-------- EXTRAIT DU TEXTE

Cette course aux records est aussi inscrite dans la maxime que dicte Pélée à son fils Achille dans l’Iliade, et qui exprime toute la mentalité sportive grecque : « Être toujours le meilleur, surpasser tous les autres ».

Le sport-spectacle n’existerait pas dans l’Antiquité ?

Le stade de Delphes
Le stade de Delphes |

Bibliothèque nationale de France

Autre biais pour dénier à l’Antiquité l’existence du sport, les Anciens n’auraient pas connu le sport-spectacle. Curieux argument quand on sait que le mot agôn désignerait au départ une assemblée venue… assister à un concours. Et si l’agôn d’Olympie ne réunissait pas, comme les Jeux olympiques du 21e siècle, neuf millions de spectateurs et quatre milliards de téléspectateurs, il n’en reste pas moins que c’était, avec 50 000 spectateurs, la manifestation la plus courue de la Grèce antique.

Et surtout, c’est oublier Rome et ses jeux du cirque, c’est ne pas voir que Rome a même inventé le sport-business. La comparaison entre les courses de chars romaines et notre football est éclairante et n’a rien d’anachronique. Dans les deux cas, une passion planétaire : les courses suscitent le délire des foules de l’Empire depuis le Portugal jusqu’à l’Asie mineure, depuis l’Angleterre jusqu’à l’Afrique du nord.

----------------
-------- DONNÉES À UTILISER

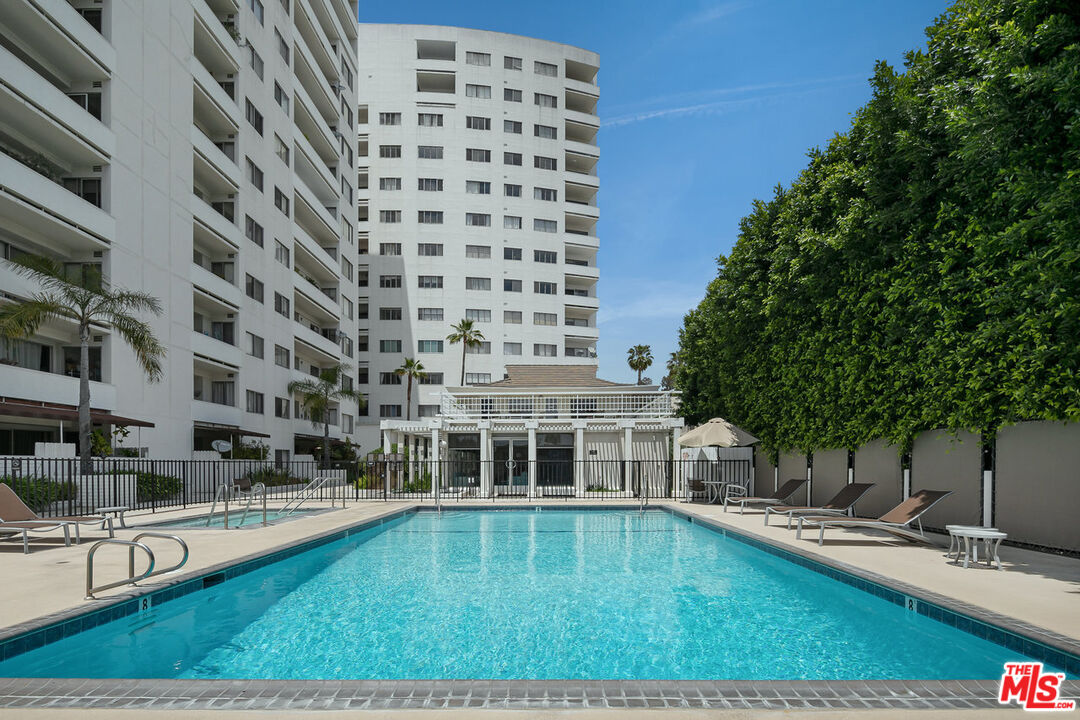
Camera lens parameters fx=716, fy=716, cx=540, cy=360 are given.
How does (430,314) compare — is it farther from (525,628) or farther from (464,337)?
(525,628)

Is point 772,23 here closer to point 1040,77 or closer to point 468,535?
point 1040,77

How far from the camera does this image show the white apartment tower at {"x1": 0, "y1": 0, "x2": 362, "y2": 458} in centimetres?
2112

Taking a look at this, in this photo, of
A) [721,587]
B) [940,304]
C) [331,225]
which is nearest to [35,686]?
[721,587]

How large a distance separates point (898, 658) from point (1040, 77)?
6586mm

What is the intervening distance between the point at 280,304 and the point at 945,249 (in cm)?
3393

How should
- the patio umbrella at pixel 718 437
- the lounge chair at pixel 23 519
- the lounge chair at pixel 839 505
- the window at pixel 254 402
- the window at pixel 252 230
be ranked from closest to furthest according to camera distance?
the lounge chair at pixel 23 519 < the lounge chair at pixel 839 505 < the patio umbrella at pixel 718 437 < the window at pixel 252 230 < the window at pixel 254 402

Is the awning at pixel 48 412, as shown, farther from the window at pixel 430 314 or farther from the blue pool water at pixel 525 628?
the window at pixel 430 314

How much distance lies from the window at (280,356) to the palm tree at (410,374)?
45.4ft

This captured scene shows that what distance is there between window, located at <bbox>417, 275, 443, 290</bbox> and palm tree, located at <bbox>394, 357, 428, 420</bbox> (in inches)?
224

----------------

CONSIGNES:
1/ Dans les enregistrements, reprenez les lignes qui commencent par celle contenant « This captured scene » et vont jusqu'à la fin des enregistrements, en substituant « tree » à « palm tree » sans rien modifier d'autre.
2/ Prolongez le texte sur le sport dans l'Antiquité au-delà de sa dernière phrase.

LES RÉPONSES:
1/
This captured scene shows that what distance is there between window, located at <bbox>417, 275, 443, 290</bbox> and tree, located at <bbox>394, 357, 428, 420</bbox> (in inches)?
224

2/
Course de chars aux Circus Maximus
Course de chars aux Circus Maximus |

Bibliothèque nationale de France

Les cirques sont des édifices de spectacle colossaux : le Grand Cirque de Rome a une capacité de 150 000 spectateurs au moins et, quand il y a des jeux, Rome « est toute entière au cirque » selon les mots du poète satirique Juvénal (c’est une vraie « journée particulière »). Tout le système des courses repose sur quatre factions que l’on désigne par leur couleur (il y a les Rouges, les Bleus, les Verts et les Blancs) et qui sont semblables à nos grands clubs de football ou de basket : des locaux parfois somptueux, un personnel nombreux et varié, un budget très élevé, des groupes de tifosi (supporters) déchaînés, des paris, des produits dérivés (lampes de terre cuite, verres moulés, canifs en os, médaillons de bronze…) que l’on retrouve dans toutes les fouilles de sites romains et qui portent l’image et le nom de cochers et de chevaux célèbres. Les stars sont les cochers de quadriges (en latin, agitatores) : comme les grands joueurs de foot, certains gagnent des fortunes, ont parfois une statue de marbre, et sont l’objet de transferts d’une couleur à une autre, ce que révèlent leurs palmarès extraordinairement détaillés.

Manche de couteau à l'effigie d'un aurige
Manche de couteau à l'effigie d'un aurige |

Bibliothèque nationale de France

En fin de compte, le sport doit peut-être être considéré, si l'on suit Jean Manuel Roubineau, comme un phénomène historique ayant connu une double naissance, l’une dans la Grèce du 6e siècle avant notre ère, la seconde dans l’Angleterre du 19e  siècle. En tout cas, on ne peut nier l’existence du sport dans les civilisations grecque et romaine.

Provenance

Cet article a été rédigé en 2024.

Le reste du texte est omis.